Exercise ▸
Copy out every line exactly as given.

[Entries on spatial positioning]
↓
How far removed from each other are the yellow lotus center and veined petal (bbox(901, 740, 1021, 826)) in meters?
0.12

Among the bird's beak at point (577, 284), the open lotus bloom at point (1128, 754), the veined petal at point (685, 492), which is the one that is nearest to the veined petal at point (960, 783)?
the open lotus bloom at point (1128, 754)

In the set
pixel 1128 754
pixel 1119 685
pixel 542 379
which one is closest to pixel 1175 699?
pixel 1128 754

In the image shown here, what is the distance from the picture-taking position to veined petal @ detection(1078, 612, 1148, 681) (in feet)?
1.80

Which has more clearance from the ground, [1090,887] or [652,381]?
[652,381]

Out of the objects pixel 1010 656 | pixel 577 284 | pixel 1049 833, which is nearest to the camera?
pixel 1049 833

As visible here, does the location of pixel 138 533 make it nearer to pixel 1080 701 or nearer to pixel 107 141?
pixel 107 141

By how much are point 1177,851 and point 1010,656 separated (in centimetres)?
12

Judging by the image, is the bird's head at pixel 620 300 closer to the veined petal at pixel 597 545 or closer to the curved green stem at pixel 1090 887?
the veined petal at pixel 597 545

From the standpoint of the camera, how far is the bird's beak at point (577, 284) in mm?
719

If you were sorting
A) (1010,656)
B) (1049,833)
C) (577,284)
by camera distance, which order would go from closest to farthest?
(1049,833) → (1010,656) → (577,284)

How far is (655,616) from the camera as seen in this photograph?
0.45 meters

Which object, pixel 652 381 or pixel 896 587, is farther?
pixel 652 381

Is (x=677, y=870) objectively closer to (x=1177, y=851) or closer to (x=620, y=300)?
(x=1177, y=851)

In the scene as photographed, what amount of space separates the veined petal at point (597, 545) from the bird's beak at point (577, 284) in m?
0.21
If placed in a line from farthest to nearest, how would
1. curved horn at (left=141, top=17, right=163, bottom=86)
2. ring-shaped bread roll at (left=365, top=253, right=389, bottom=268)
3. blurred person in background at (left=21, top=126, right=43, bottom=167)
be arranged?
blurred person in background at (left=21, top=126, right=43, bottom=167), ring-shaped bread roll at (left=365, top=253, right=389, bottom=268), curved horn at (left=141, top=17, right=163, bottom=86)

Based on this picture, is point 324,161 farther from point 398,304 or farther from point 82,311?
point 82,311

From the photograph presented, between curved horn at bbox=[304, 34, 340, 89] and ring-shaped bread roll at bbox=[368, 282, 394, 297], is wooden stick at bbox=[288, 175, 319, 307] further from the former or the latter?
↑
Task response ▸
How far removed from each other are the yellow lotus center and veined petal (bbox(901, 740, 1021, 826)) in meters?
0.12

Among the bird's beak at point (577, 284), the open lotus bloom at point (1128, 754), the veined petal at point (685, 492), which is the one that is nearest to the veined petal at point (960, 783)?
the open lotus bloom at point (1128, 754)

In the set
pixel 1128 754
pixel 1119 685
pixel 542 379
which one is closest to pixel 1175 699?
pixel 1128 754

In the image shown here, what is the distance from the picture-taking position to veined petal @ detection(1078, 612, 1148, 681) (in feet)?
1.80

Which has more clearance from the ground, [1090,887] or [652,381]?
[652,381]

Out of the objects pixel 1010 656 | pixel 577 284 | pixel 1049 833, which is nearest to the camera?
pixel 1049 833

As visible here, does the location of pixel 138 533 make it nearer to pixel 1080 701 or nearer to pixel 107 141?
pixel 107 141

By how much are point 1177,851 and point 1010,656 separated (in centimetres)?
12

Judging by the image, is the bird's head at pixel 620 300 closer to the veined petal at pixel 597 545 or closer to the curved green stem at pixel 1090 887?
the veined petal at pixel 597 545

From the standpoint of the camera, how far is the bird's beak at point (577, 284) in mm?
719

If you were sorting
A) (1010,656)
B) (1049,833)
C) (577,284)
by camera distance, which order would go from closest to farthest?
(1049,833) → (1010,656) → (577,284)

How far is (655,616) from the camera as seen in this photograph?
0.45 meters

Which object, pixel 652 381 or pixel 896 587, is farther?
pixel 652 381

Is (x=677, y=870) objectively closer to (x=1177, y=851) or closer to (x=620, y=300)?
(x=1177, y=851)

In the scene as photographed, what amount of space separates the veined petal at point (597, 545) from the bird's beak at point (577, 284) in m?
0.21
If placed in a line from farthest to nearest, how would
1. curved horn at (left=141, top=17, right=163, bottom=86)
2. ring-shaped bread roll at (left=365, top=253, right=389, bottom=268)
3. blurred person in background at (left=21, top=126, right=43, bottom=167)
be arranged?
blurred person in background at (left=21, top=126, right=43, bottom=167), ring-shaped bread roll at (left=365, top=253, right=389, bottom=268), curved horn at (left=141, top=17, right=163, bottom=86)

Based on this picture, is point 324,161 farther from point 398,304 or farther from point 82,311?
point 82,311

From the photograph presented, between curved horn at bbox=[304, 34, 340, 89] and ring-shaped bread roll at bbox=[368, 282, 394, 297], is wooden stick at bbox=[288, 175, 319, 307] further from the former or the latter?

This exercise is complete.